We learned that Oliver has been stuck in the astral plane for 21 years, and was a powerful telepath like David. Melanie’s motivation to free him was made clear as the reason she wants David so badly. We learned that David was adopted. King, Lenny, and the Angriest Boy were all confirmed as forms of the demon used to influence David over the years. A lot of this was obvious or small reveals, but at this point I’ll take whatever Legion gives me.
It was also nice to see just how much Sydney cares about David since I’ve questioned her motives so far. While she is still likely a plant meant to rescue David for Summerland’s purposes, her loyalty and love has been made very clear. She made it plenty obvious to Melanie that her concern is David, not Summerland’s war or rescuing Oliver. Whatever manipulation was meant in her finding David at Clockworks was even turned against her here with the mind room David created.

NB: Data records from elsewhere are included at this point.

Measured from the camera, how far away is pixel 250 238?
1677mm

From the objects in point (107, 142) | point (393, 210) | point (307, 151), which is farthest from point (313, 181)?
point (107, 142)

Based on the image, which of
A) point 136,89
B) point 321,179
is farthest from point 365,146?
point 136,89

Thus far, Legion has me fully invested in the David/Sydney relationship. I’m just hoping beyond hope that she lasts the season. Those two are beyond adorable and deserve to be happy together.
This episode also did a lot to invest me further in the Cary/Kerry sibling-hood. A lot of that investment has to do with the continued gender identity themes of their relationship. Cary accepts the hurts Kerry suffered after emerging and bears them for her. Her constant obsession with fighting might be interpreted as a need to fight for existence. Maybe I’m reading too much into this, but it all feels too intentional to ignore. Especially since Legion does not strike me as a show to include so many hints accidentally. Not when everything else has been so clearly intentional.

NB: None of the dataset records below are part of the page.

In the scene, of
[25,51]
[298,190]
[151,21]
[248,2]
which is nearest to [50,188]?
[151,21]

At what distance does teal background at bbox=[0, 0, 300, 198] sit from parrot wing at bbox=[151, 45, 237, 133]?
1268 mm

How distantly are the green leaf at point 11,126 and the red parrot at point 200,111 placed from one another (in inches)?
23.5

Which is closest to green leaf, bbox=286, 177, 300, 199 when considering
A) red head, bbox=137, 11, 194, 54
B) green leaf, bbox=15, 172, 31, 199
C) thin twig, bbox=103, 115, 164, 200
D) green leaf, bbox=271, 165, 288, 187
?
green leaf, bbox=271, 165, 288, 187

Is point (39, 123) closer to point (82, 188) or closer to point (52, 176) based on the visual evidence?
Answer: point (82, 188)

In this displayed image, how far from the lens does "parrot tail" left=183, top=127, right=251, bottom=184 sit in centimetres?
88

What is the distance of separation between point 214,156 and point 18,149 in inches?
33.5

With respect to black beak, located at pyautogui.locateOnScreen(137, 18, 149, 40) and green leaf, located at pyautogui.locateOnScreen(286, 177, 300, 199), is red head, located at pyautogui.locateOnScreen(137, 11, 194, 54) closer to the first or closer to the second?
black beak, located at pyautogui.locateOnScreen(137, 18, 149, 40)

Either way, Cary and Kerry are a great part of what has quickly become a fascinating cast. One worry I had earlier in the season was whether Legion would rely too greatly on David to carry the show. After 2 of 5 episodes have featured heavily on the supporting cast, my worries are gone. Not only do Legion’s side characters succeed in carrying their own burden, but they make me care.
More and more I’m starting to agree with Ptonomy. David seems too dangerous for anyone in his life to handle, and maybe everyone should just run fast and far away from him. Because of him they are now trapped in some terrible reality created by a monstrous demon, and who knows how they can escape? Who knows how many of them will survive this latest disaster or whatever disasters follow afterwards?
I know one thing for sure; I’ll care about them as they face them. And I’ll root for them, and David, every step of the way.